当院は動物福祉の向上を基本的な考えとし、日々の診療、適正飼育推進にあたっていきます。動物福祉には、国際的な基準として「5つの自由」という原則があります。こちらに基づき、客観的に評価・改善していきます。

5つの自由

  1. 飢えと渇きからの自由
    きれいな水と食餌をあたえること
  2. 不快からの自由
    動物種にあった快適な温湿度
    清潔で危険物のないリラックスできる環境
    雨風雪や炎天下を避けられる休憩場所の確保
  3. 痛み、負傷、病気からの自由
    予防的獣医療と迅速な診断、治療を与えること
  4. 恐怖や抑圧からの自由
    恐怖や精神的な苦痛・不安を与えないこと
  5. 正常な行動を表現する自由
    動物種にあった快適な環境を与えること
    その動物の本来の生態・習性が発揮できるようにすること
    (正常な行動ができる十分な広さや高さ、隠れ場所など)

当院でのとりくみ

1.外の猫をへらす・地域猫活動への不妊手術の協力

交通事故で亡くなる猫の頭数は、行政により収容・処分される頭数の何倍にもなると言われています。また近年ではひとによる虐待によって命を落とす外の猫もいます。

他にも糞尿の被害によるトラブル、生態系の破壊、ケンカによる負傷…など、猫の福祉を考えるにあたり、当院では猫は室内で飼育し、外に生きるべきではないと考えます。

全ての外猫を保護、家の中で飼育するのが理想ですが現実的に難しく、これ以上増やさないために、TNRという活動があります。

Trap (捕獲)

▶ [保存データ]
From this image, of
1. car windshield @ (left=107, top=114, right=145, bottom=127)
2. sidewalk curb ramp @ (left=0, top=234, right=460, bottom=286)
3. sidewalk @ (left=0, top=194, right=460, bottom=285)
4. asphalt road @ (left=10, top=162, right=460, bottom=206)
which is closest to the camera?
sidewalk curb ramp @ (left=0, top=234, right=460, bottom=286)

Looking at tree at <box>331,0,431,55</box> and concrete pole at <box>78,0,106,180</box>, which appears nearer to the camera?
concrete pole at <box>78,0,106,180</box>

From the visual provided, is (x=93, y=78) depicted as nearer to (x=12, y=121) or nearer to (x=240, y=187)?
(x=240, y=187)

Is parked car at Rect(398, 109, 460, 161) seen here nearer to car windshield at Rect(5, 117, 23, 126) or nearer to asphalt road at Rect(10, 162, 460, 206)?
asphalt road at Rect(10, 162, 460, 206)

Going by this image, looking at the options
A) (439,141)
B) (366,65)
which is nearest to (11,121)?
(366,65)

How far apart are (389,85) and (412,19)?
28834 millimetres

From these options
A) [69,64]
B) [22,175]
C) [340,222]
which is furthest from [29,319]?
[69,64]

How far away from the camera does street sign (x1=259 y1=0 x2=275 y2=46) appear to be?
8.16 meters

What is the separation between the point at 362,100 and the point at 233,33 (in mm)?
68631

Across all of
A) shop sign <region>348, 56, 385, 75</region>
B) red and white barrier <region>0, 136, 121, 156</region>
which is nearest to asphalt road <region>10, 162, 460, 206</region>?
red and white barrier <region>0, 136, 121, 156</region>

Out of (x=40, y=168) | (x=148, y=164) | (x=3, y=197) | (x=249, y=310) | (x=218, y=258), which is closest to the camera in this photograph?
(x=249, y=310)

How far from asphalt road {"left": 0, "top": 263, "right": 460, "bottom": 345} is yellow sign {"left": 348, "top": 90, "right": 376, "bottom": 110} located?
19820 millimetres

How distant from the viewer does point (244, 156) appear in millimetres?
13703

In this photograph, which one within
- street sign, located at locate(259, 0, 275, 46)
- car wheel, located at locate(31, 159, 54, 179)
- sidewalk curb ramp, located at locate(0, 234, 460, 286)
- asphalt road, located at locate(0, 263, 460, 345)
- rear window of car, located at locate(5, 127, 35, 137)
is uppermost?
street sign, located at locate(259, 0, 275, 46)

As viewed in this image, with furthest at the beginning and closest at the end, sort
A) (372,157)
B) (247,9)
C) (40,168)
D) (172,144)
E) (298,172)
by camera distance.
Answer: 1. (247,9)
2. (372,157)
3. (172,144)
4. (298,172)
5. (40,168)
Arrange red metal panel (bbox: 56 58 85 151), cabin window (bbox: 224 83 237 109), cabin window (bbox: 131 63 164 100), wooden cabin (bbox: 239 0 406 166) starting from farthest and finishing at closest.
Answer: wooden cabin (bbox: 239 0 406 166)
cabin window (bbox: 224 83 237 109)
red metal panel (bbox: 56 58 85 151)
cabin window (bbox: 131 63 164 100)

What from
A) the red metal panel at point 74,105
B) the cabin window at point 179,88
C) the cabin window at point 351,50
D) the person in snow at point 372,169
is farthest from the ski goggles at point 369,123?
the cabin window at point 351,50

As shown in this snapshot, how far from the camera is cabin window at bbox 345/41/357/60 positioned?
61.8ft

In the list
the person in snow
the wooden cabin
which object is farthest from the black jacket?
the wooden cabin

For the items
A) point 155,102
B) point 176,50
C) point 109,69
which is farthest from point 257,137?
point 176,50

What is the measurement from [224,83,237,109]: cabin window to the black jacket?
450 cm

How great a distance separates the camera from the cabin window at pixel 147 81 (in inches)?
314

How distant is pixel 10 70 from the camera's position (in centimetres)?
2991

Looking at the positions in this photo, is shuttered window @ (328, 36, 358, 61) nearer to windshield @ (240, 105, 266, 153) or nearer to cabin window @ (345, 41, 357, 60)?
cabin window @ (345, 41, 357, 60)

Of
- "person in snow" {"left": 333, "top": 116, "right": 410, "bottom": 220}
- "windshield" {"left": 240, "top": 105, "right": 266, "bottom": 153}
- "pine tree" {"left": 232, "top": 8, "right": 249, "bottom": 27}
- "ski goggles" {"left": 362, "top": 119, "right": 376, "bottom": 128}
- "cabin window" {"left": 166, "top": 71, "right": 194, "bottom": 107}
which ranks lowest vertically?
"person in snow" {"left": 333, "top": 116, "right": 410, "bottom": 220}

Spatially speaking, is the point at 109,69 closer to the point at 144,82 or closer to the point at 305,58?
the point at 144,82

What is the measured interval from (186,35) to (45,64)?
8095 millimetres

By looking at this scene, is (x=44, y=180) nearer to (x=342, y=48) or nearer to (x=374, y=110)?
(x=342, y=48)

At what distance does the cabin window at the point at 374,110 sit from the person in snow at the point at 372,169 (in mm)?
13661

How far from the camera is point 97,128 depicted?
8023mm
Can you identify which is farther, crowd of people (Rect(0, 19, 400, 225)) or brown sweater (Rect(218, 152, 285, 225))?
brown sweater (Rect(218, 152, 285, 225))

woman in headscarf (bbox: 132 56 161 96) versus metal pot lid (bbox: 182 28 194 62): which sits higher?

▶ [資料の確認]
**a)** 動物福祉についての抜粋では、当院は猫の飼育についてどう考えていると述べていますか。
**b)** 動物福祉についての抜粋のうち、「交通事故で亡くなる猫の頭数は」から「TNRという活動があります。」までの部分をすべて、一字も変えずに書き出してください。
**c)** 動物福祉についての抜粋の末尾に続く内容を書き進めてください。

▶ [演習結果]
**a)** 猫は室内で飼育し、外に生きるべきではないと考えています。

**b)**
交通事故で亡くなる猫の頭数は、行政により収容・処分される頭数の何倍にもなると言われています。また近年ではひとによる虐待によって命を落とす外の猫もいます。

他にも糞尿の被害によるトラブル、生態系の破壊、ケンカによる負傷…など、猫の福祉を考えるにあたり、当院では猫は室内で飼育し、外に生きるべきではないと考えます。

全ての外猫を保護、家の中で飼育するのが理想ですが現実的に難しく、これ以上増やさないために、TNRという活動があります。

**c)**
Neuter(不妊)
Return(元に戻す)

継続して行う事で、少しずつ計画的に外の猫を減らす活動です。

当院では「練馬区飼い主のいない猫の地域猫活動ガイドライン」に基づいて、助成金の申請を含めた不妊手術への協力を行なっています。(無料ではありません。また、今後譲渡する予定の保護猫にはご利用できません)

捕獲・保護された猫が子猫の場合は、生後2ヶ月前後から避妊・去勢手術を行う「早期不妊手術」を積極的に行い、譲渡後の繁殖を防ぎます。幼少期の手術は精神的トラウマも少なく、麻酔の覚醒・術後の回復もはやいのが特徴です。性成熟前の不妊による精神・身体的成長への影響などは、学術的にも大きな問題はないと言われています。

※大変申し訳ありませんが、当院では捕獲のお手伝いはしておりません。また愛護団体、ボランティアさんのご紹介はしておりません。捕獲に関してはご自身で行うか、愛護団体さんをお探しくださいますようお願いいたします。

練馬区地域猫助成金を用いた不妊手術の実績

2020年 127頭 (オス69頭、メス58頭)

2021年 262頭 (オス137頭、メス125頭)

2022年 138頭 (オス69頭、メス69頭)

2023年 103頭 (オス46頭、メス57頭)

2.保護動物ルーム併設、不妊手術・譲渡推進

※2024年現在、保護頭数上限のため、引き取りは停止しております。よく陽のあたる窓際に保護動物のお部屋を設けました。止むを得ず当院で引き取った保護動物は必要な予防・不妊・治療を行います。そして人馴れしている子などはそのお部屋で日中を過ごします。

歩道側と待合室からも見ることができ、動物福祉への啓蒙と譲渡推進の場を目的としています。里親募集中の動物の様子は、保護動物のページ当院インスタグラムをご参考ください。

動物を拾った、引き取り希望などについては、基本的に地域の方からのお問い合わせを優先いたします。まずはお電話にてご相談ください。保護頭数に限りがありますのでお断りせざるをえないケースもございます。

保護・譲渡実績

2019年 保護12頭 譲渡9頭

2020年 保護28頭 譲渡26頭

2021年 保護23頭 譲渡18頭

2022年 保護15頭 譲渡13頭

2023年 保護7頭 譲渡4頭

3.ご家族への終生飼育・適正飼育などの飼育指導

当院院長が開業して一番行いたいと思っていたのが、実は3番目のこちらです。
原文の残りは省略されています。